High CPU on one core, but unable to find process responsible

classic Classic list List threaded Threaded
9 messages Options
Reply | Threaded
Open this post in threaded view
|

High CPU on one core, but unable to find process responsible

David Rosenstrauch
My server's been exhibiting some very strange behavior lately.  Every
couple of days I run into a situation where one core (core #0) on the
quad core CPU starts continuously using around 34% of CPU, but I'm not
able to see (using htop) any process that's responsible for using all
that CPU.  Even when I tell htop to show me kernel threads too, I still
am not able to see the offending process.  Every process remains under
1% CPU usage (except for occasional, small, short-lived spikes up) yet
the CPU usage on that core remains permanently hovering at around 34%.  
The problem goes away when I reboot, but then comes back with a day or
so.

I'm rather stumped as to how to fix this.  The server is a bit old,
running an up-to-date installation of Arch on a Intel Core 2 Quad Q6600
CPU.  Any suggestions anyone might have as to either what might be going
on here, or how to go about debugging it would be greatly appreciated.

Thanks!

DR
Reply | Threaded
Open this post in threaded view
|

Re: High CPU on one core, but unable to find process responsible

arch general mailing list-2
On 3/12/18, David Rosenstrauch <[hidden email]> wrote:

> My server's been exhibiting some very strange behavior lately.  Every
> couple of days I run into a situation where one core (core #0) on the
> quad core CPU starts continuously using around 34% of CPU, but I'm not
> able to see (using htop) any process that's responsible for using all
> that CPU.  Even when I tell htop to show me kernel threads too, I still
> am not able to see the offending process.  Every process remains under
> 1% CPU usage (except for occasional, small, short-lived spikes up) yet
> the CPU usage on that core remains permanently hovering at around 34%.
> The problem goes away when I reboot, but then comes back with a day or
> so.

My gut feeling is that one of the kernel worker threads hangs.
So that would be 25% overall and 100% of the affected core.
But you say there's no load to be found in the kernel threads,
which is odd.

Or if the server is accessible from the Internet, is it possible
it's rooted and someone's running a hidden process?
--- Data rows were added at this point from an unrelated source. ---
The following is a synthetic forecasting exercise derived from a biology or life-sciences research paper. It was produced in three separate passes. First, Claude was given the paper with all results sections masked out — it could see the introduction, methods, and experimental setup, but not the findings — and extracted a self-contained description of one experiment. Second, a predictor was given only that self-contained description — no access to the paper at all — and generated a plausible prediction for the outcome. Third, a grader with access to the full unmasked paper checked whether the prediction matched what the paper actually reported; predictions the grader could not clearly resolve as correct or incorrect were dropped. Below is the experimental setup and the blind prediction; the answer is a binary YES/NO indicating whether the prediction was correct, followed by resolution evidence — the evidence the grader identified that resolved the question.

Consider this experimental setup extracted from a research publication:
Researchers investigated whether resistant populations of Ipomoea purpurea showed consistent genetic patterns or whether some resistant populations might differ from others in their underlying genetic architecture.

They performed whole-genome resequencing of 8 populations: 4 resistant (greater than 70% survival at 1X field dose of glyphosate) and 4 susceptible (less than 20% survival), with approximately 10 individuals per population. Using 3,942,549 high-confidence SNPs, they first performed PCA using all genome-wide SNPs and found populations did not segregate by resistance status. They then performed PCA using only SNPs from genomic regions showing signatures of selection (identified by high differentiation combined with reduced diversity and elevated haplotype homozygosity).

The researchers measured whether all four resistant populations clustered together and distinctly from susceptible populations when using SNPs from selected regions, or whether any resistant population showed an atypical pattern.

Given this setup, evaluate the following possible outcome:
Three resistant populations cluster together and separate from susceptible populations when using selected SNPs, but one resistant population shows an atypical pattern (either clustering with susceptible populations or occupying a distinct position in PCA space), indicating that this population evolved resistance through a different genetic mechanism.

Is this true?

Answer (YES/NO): YES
To confirm
this isn't the case, cut off Internet access and let it run for
two days.

I don't think there are any official hidden processes that do not
show up in htop or top since that would make them seem like rootkits.
That means if the guilty process is really invisible, then it's
definitely unusual.

It's scary to consider a rootkit, but if that's the case, then
it's best to be aware as soon as possible. I hope this is not
case for you, wouldn't wish it on your worst enemy.

Another idea. Can you limit the cores to 1 or maybe two and see
if it becomes easier to pinpoint?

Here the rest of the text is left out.